Exercise description – Take the listing and print it in full, exactly as given.

####

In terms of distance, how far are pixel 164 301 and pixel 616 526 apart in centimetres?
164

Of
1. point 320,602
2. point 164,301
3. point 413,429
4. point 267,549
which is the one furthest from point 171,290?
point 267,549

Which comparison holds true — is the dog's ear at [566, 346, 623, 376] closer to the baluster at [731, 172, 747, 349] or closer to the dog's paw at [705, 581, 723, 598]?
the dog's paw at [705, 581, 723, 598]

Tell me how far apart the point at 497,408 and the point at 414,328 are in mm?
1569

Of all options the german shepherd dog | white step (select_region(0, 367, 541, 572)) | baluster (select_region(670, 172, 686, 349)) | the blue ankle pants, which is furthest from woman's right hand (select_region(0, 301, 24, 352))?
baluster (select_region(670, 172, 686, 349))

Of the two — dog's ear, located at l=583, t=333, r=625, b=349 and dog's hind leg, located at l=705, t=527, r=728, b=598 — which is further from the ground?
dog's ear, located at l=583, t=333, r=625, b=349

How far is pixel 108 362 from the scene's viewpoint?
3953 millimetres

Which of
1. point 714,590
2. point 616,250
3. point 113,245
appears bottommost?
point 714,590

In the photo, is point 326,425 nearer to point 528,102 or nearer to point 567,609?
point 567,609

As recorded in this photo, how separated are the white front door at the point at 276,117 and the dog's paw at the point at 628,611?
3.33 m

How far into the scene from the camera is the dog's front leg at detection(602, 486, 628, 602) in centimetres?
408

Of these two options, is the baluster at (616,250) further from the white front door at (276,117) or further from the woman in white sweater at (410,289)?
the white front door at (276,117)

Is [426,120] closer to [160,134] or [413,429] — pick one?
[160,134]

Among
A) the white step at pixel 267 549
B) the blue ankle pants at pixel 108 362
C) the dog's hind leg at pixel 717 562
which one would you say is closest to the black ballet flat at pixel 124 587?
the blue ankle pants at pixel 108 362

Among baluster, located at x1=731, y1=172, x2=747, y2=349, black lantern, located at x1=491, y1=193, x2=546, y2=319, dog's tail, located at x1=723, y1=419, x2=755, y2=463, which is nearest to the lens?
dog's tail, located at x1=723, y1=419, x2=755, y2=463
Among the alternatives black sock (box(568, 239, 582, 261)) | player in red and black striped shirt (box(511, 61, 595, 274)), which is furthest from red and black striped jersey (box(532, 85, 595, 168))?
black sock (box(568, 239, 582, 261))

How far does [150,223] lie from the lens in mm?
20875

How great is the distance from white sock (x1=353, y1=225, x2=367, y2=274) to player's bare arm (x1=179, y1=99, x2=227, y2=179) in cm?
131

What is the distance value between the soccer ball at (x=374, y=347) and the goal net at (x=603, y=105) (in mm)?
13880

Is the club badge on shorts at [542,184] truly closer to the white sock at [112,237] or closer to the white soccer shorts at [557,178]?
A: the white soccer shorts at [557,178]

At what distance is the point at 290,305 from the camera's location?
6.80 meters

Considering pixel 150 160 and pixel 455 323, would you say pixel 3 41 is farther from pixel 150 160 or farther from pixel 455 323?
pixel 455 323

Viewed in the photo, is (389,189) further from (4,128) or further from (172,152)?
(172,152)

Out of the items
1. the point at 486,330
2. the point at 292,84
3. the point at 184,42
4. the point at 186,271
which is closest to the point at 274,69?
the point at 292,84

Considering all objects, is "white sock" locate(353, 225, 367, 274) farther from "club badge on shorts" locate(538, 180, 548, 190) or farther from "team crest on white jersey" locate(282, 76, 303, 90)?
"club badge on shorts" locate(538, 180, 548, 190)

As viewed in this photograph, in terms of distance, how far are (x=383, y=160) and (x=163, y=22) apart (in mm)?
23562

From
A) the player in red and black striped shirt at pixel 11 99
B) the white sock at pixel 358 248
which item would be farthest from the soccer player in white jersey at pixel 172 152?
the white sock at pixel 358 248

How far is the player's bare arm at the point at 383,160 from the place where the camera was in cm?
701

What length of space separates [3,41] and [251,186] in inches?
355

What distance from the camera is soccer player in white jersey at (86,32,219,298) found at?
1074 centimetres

####

Exercise response –
In terms of distance, how far are pixel 164 301 and pixel 616 526 apart in centimetres?
164

Of
1. point 320,602
2. point 164,301
3. point 413,429
4. point 267,549
which is the one furthest from point 171,290?
point 267,549

Which comparison holds true — is the dog's ear at [566, 346, 623, 376] closer to the baluster at [731, 172, 747, 349] or closer to the dog's paw at [705, 581, 723, 598]?
the dog's paw at [705, 581, 723, 598]

Tell me how far apart the point at 497,408 and the point at 414,328 are in mm?
1569

Of all options the german shepherd dog | white step (select_region(0, 367, 541, 572)) | baluster (select_region(670, 172, 686, 349)) | the blue ankle pants, which is furthest from woman's right hand (select_region(0, 301, 24, 352))?
baluster (select_region(670, 172, 686, 349))

Of the two — dog's ear, located at l=583, t=333, r=625, b=349 and dog's hind leg, located at l=705, t=527, r=728, b=598 — which is further from the ground?
dog's ear, located at l=583, t=333, r=625, b=349

How far is pixel 108 362 from the scene's viewpoint?
3953 millimetres

Which of
1. point 714,590
2. point 616,250
3. point 113,245
appears bottommost?
point 714,590

In the photo, is point 326,425 nearer to point 528,102 or nearer to point 567,609?
point 567,609

As recorded in this photo, how separated are the white front door at the point at 276,117 and the dog's paw at the point at 628,611?
3.33 m

How far into the scene from the camera is the dog's front leg at detection(602, 486, 628, 602) in centimetres?
408

Of these two options, is the baluster at (616,250) further from the white front door at (276,117) or further from the woman in white sweater at (410,289)?
the white front door at (276,117)

Is [426,120] closer to [160,134] or [413,429] — pick one?
[160,134]

Among
A) the white step at pixel 267 549
B) the blue ankle pants at pixel 108 362
C) the dog's hind leg at pixel 717 562
which one would you say is closest to the black ballet flat at pixel 124 587?
the blue ankle pants at pixel 108 362

Among baluster, located at x1=731, y1=172, x2=747, y2=349, black lantern, located at x1=491, y1=193, x2=546, y2=319, dog's tail, located at x1=723, y1=419, x2=755, y2=463, which is nearest to the lens?
dog's tail, located at x1=723, y1=419, x2=755, y2=463
Among the alternatives black sock (box(568, 239, 582, 261)) | player in red and black striped shirt (box(511, 61, 595, 274)), which is furthest from red and black striped jersey (box(532, 85, 595, 168))?
black sock (box(568, 239, 582, 261))

How far does [150,223] lie from the lens in mm?
20875

How great is the distance from white sock (x1=353, y1=225, x2=367, y2=274) to player's bare arm (x1=179, y1=99, x2=227, y2=179) in cm?
131

What is the distance value between the soccer ball at (x=374, y=347) and the goal net at (x=603, y=105) (in mm)?
13880

Is the club badge on shorts at [542,184] truly closer to the white sock at [112,237] or closer to the white soccer shorts at [557,178]?
A: the white soccer shorts at [557,178]

At what distance is the point at 290,305 from the camera's location?
6.80 meters

Considering pixel 150 160 and pixel 455 323, would you say pixel 3 41 is farther from pixel 150 160 or farther from pixel 455 323?
pixel 455 323

Viewed in the photo, is (389,189) further from (4,128) or further from (172,152)?
(172,152)

Out of the items
1. the point at 486,330
2. the point at 292,84
3. the point at 184,42
4. the point at 186,271
which is closest to the point at 274,69?
the point at 292,84

Considering all objects, is "white sock" locate(353, 225, 367, 274) farther from "club badge on shorts" locate(538, 180, 548, 190) or farther from "team crest on white jersey" locate(282, 76, 303, 90)?
"club badge on shorts" locate(538, 180, 548, 190)

As viewed in this photograph, in terms of distance, how far are (x=383, y=160) and (x=163, y=22) apart (in mm)?
23562

From
A) the player in red and black striped shirt at pixel 11 99
B) the white sock at pixel 358 248
which item would be farthest from the soccer player in white jersey at pixel 172 152?
the white sock at pixel 358 248

How far is the player's bare arm at the point at 383,160 from the place where the camera was in cm?
701

What length of space separates [3,41] and [251,186] in inches?
355

What distance from the camera is soccer player in white jersey at (86,32,219,298) found at?
1074 centimetres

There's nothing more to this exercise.